GMV transacted was in the hundreds of millions; the highest-ticket domain sold for north of $100 million (though they took less than their standard 4% fee on that one). Most auctions settled in the single-digit millions.
They sold the company to another auction firm so Sheel could exit and focus full-time on investing.
The Pitch podcast
In 2015, while recovering at home and watching Shark Tank, he thought the show wasn’t realistic and decided to create a real version: a podcast of actual startup pitches with his honest feedback as an angel investor.
They launched on Product Hunt and immediately became the most-hunted podcast that day, reaching #15 on Apple Podcasts. In January 2017, Apple featured them on the top panel of the podcast app, which drove another surge in downloads.
Gimlet Media acquired the podcast in early 2017; they relaunched under the Gimlet banner that June with a full team and studio. When Spotify acquired Gimlet, they eventually canceled The Pitch (along with much of Gimlet’s original content, as Spotify pivoted to big-name talent like Barack Obama).

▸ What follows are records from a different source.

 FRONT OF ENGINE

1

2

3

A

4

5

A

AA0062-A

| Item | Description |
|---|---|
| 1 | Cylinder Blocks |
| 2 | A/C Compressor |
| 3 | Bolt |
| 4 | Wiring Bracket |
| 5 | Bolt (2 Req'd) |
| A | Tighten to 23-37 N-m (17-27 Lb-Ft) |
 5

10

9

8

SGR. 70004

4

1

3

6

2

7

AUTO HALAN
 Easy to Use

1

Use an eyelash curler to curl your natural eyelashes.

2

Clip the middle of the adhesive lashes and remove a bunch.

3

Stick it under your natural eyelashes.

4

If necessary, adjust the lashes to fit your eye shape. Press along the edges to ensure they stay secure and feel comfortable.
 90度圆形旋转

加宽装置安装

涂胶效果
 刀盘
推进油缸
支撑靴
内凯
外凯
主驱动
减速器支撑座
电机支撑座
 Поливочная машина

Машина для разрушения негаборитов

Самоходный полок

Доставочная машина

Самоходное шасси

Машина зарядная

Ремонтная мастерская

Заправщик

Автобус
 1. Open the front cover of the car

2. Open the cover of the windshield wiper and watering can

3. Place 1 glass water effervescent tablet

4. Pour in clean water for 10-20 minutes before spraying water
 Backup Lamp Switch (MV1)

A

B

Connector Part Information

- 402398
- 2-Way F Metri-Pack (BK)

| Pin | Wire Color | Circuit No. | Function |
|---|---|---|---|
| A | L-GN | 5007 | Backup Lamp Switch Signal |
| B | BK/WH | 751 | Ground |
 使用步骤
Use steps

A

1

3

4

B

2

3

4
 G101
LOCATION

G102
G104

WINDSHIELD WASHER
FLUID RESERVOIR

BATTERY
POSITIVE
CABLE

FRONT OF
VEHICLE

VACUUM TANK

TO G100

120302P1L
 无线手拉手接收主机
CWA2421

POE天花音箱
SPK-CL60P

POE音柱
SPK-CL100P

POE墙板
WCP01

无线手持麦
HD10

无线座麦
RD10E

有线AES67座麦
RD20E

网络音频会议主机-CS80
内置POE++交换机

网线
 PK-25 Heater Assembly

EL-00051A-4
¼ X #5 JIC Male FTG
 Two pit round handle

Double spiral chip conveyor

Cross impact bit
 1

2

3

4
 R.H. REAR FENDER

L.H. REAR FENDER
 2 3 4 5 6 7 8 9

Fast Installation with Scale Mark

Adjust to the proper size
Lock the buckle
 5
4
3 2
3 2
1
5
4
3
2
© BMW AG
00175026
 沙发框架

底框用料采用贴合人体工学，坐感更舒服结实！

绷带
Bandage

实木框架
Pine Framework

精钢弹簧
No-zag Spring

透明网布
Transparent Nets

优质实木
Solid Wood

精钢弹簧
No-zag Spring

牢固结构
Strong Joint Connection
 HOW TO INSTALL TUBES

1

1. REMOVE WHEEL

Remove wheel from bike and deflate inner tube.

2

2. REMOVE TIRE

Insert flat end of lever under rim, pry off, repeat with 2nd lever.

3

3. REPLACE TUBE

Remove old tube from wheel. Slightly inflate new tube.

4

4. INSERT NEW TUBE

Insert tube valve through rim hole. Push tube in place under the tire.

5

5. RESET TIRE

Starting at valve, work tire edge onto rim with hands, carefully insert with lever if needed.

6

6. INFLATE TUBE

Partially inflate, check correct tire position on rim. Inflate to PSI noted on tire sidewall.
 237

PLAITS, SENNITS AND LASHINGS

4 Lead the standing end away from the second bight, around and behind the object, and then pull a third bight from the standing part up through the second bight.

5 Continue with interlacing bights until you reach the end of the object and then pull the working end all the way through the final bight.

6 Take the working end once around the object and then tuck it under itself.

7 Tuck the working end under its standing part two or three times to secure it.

Sheel’s co-founder bought it back from Spotify and still runs it.
Saying “yes” to everything: a philosophy of unique experiences
Sheel’s general approach to life is to say “yes” to things that excite him, even if they seem crazy. This has led to a string of unusual experiences:
First guest to book Brian Chesky’s Airbnb: He had been tweeting product suggestions and critical feedback at Chesky (including about cleaning fees, which Chesky later changed). When Chesky announced he’d host guests but hadn’t listed yet, Sheel found his profile (user #4 on Airbnb) and was the first to book. Chesky was an exceptional host—cooking together, going out, messaging throughout the stay.
Justin Bieber music video: During the pandemic, he was on a dating show called The Zoom Bachelor. Scooter Braun (Bieber and Ariana Grande’s manager) was watching the show while producing the “Stuck with U” music video and put Sheel in it. Sheel is the only person in the video without millions of followers.
Taco Bell-sponsored metaverse wedding: He and his wife had a series of weddings (6–9, depending on how you count) to the same person, including one in the metaverse sponsored by Taco Bell.
He also gamed Uber’s referral system early on with Ryan Petersen (now Flexport’s founder), buying AdWords against their referral codes to get cheap rides—until Uber caught him with ~$10,000 in credit and banned his account.
Imposter syndrome
He struggled with heavy impostor syndrome for most of his life—a pervasive feeling of not deserving to be where he was. Over the past 5–6 years, it’s largely faded, which he attributes to realizing that nobody fully knows what they’re doing; everyone is figuring it out together.
Influences
C.K. Prahalad, the business thinker who wrote The Core Competence of the Corporation and The Fortune at the Bottom of the Pyramid, was a major influence. Sheel worked with him in business school, co-writing cases. Prahalad’s three pieces of advice: work on hard problems, work in emerging markets where help is needed, and write about it.